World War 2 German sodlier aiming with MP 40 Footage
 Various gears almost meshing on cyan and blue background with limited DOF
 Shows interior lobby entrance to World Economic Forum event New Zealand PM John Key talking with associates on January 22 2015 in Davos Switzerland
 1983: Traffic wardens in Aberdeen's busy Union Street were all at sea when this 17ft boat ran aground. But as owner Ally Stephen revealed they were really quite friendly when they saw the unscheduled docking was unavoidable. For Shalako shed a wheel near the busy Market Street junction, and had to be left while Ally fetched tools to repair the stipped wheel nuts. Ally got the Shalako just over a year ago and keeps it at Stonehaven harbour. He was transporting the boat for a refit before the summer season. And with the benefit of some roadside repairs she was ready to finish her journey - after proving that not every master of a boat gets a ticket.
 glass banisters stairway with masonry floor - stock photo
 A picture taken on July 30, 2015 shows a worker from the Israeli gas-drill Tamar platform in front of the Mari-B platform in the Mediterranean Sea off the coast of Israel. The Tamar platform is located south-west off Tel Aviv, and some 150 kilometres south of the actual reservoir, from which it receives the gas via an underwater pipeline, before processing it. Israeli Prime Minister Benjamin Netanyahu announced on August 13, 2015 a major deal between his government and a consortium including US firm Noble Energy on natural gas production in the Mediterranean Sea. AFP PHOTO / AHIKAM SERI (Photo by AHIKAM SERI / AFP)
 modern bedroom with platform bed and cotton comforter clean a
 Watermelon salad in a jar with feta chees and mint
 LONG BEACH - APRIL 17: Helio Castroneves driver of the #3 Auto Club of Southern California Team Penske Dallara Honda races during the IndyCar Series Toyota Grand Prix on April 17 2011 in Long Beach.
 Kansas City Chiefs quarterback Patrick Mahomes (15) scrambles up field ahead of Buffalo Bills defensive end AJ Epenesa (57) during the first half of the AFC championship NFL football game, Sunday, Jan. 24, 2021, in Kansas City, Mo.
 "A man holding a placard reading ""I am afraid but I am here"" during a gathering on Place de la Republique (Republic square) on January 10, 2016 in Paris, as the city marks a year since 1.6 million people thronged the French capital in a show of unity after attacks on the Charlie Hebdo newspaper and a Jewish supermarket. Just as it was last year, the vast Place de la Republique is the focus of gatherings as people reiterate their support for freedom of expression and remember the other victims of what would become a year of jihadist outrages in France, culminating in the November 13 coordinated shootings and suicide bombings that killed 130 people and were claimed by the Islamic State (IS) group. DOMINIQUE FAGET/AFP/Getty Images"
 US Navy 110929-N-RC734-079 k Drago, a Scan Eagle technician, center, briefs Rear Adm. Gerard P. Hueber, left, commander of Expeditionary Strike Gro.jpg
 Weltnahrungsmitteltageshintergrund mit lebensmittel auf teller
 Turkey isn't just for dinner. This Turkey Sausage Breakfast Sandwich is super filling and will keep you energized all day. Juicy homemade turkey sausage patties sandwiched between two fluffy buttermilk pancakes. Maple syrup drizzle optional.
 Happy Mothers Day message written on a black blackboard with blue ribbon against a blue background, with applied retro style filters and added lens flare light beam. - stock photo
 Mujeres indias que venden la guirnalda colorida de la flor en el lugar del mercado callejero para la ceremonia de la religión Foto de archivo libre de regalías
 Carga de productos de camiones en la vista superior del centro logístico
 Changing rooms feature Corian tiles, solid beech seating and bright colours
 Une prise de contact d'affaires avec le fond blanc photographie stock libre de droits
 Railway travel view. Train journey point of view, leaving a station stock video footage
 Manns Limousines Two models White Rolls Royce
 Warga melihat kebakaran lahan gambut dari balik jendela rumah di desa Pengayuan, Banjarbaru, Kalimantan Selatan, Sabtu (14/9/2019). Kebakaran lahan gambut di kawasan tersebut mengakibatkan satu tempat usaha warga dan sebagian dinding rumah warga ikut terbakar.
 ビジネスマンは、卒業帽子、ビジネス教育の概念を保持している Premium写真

────────

*EXERCISE DETAILS*: An exact, complete copy of the data is the only acceptable answer.

*ANSWER TO THE EXERCISE*:
World War 2 German sodlier aiming with MP 40 Footage
 Various gears almost meshing on cyan and blue background with limited DOF
 Shows interior lobby entrance to World Economic Forum event New Zealand PM John Key talking with associates on January 22 2015 in Davos Switzerland
 1983: Traffic wardens in Aberdeen's busy Union Street were all at sea when this 17ft boat ran aground. But as owner Ally Stephen revealed they were really quite friendly when they saw the unscheduled docking was unavoidable. For Shalako shed a wheel near the busy Market Street junction, and had to be left while Ally fetched tools to repair the stipped wheel nuts. Ally got the Shalako just over a year ago and keeps it at Stonehaven harbour. He was transporting the boat for a refit before the summer season. And with the benefit of some roadside repairs she was ready to finish her journey - after proving that not every master of a boat gets a ticket.
 glass banisters stairway with masonry floor - stock photo
 A picture taken on July 30, 2015 shows a worker from the Israeli gas-drill Tamar platform in front of the Mari-B platform in the Mediterranean Sea off the coast of Israel. The Tamar platform is located south-west off Tel Aviv, and some 150 kilometres south of the actual reservoir, from which it receives the gas via an underwater pipeline, before processing it. Israeli Prime Minister Benjamin Netanyahu announced on August 13, 2015 a major deal between his government and a consortium including US firm Noble Energy on natural gas production in the Mediterranean Sea. AFP PHOTO / AHIKAM SERI (Photo by AHIKAM SERI / AFP)
 modern bedroom with platform bed and cotton comforter clean a
 Watermelon salad in a jar with feta chees and mint
 LONG BEACH - APRIL 17: Helio Castroneves driver of the #3 Auto Club of Southern California Team Penske Dallara Honda races during the IndyCar Series Toyota Grand Prix on April 17 2011 in Long Beach.
 Kansas City Chiefs quarterback Patrick Mahomes (15) scrambles up field ahead of Buffalo Bills defensive end AJ Epenesa (57) during the first half of the AFC championship NFL football game, Sunday, Jan. 24, 2021, in Kansas City, Mo.
 "A man holding a placard reading ""I am afraid but I am here"" during a gathering on Place de la Republique (Republic square) on January 10, 2016 in Paris, as the city marks a year since 1.6 million people thronged the French capital in a show of unity after attacks on the Charlie Hebdo newspaper and a Jewish supermarket. Just as it was last year, the vast Place de la Republique is the focus of gatherings as people reiterate their support for freedom of expression and remember the other victims of what would become a year of jihadist outrages in France, culminating in the November 13 coordinated shootings and suicide bombings that killed 130 people and were claimed by the Islamic State (IS) group. DOMINIQUE FAGET/AFP/Getty Images"
 US Navy 110929-N-RC734-079 k Drago, a Scan Eagle technician, center, briefs Rear Adm. Gerard P. Hueber, left, commander of Expeditionary Strike Gro.jpg
 Weltnahrungsmitteltageshintergrund mit lebensmittel auf teller
 Turkey isn't just for dinner. This Turkey Sausage Breakfast Sandwich is super filling and will keep you energized all day. Juicy homemade turkey sausage patties sandwiched between two fluffy buttermilk pancakes. Maple syrup drizzle optional.
 Happy Mothers Day message written on a black blackboard with blue ribbon against a blue background, with applied retro style filters and added lens flare light beam. - stock photo
 Mujeres indias que venden la guirnalda colorida de la flor en el lugar del mercado callejero para la ceremonia de la religión Foto de archivo libre de regalías
 Carga de productos de camiones en la vista superior del centro logístico
 Changing rooms feature Corian tiles, solid beech seating and bright colours
 Une prise de contact d'affaires avec le fond blanc photographie stock libre de droits
 Railway travel view. Train journey point of view, leaving a station stock video footage
 Manns Limousines Two models White Rolls Royce
 Warga melihat kebakaran lahan gambut dari balik jendela rumah di desa Pengayuan, Banjarbaru, Kalimantan Selatan, Sabtu (14/9/2019). Kebakaran lahan gambut di kawasan tersebut mengakibatkan satu tempat usaha warga dan sebagian dinding rumah warga ikut terbakar.
 ビジネスマンは、卒業帽子、ビジネス教育の概念を保持している Premium写真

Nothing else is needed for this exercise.